Data extracts |
____________________
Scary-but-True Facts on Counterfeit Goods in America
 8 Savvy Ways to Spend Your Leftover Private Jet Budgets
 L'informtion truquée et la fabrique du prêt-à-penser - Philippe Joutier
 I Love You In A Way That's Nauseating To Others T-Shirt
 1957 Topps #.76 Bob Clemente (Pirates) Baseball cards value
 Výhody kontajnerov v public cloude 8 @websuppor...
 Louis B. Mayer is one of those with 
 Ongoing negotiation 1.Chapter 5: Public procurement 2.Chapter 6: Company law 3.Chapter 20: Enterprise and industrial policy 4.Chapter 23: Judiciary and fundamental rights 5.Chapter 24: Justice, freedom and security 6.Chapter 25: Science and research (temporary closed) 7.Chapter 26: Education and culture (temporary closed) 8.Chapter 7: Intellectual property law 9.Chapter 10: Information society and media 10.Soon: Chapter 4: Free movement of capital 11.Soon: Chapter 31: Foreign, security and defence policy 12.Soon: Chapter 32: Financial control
____________________
Task requirements | Exactly reproduce the line containing "1957 Topps #.76" and all lines after it in the material, stopping only at the end.

Reply |
 1957 Topps #.76 Bob Clemente (Pirates) Baseball cards value
 Výhody kontajnerov v public cloude 8 @websuppor...
 Louis B. Mayer is one of those with 
 Ongoing negotiation 1.Chapter 5: Public procurement 2.Chapter 6: Company law 3.Chapter 20: Enterprise and industrial policy 4.Chapter 23: Judiciary and fundamental rights 5.Chapter 24: Justice, freedom and security 6.Chapter 25: Science and research (temporary closed) 7.Chapter 26: Education and culture (temporary closed) 8.Chapter 7: Intellectual property law 9.Chapter 10: Information society and media 10.Soon: Chapter 4: Free movement of capital 11.Soon: Chapter 31: Foreign, security and defence policy 12.Soon: Chapter 32: Financial control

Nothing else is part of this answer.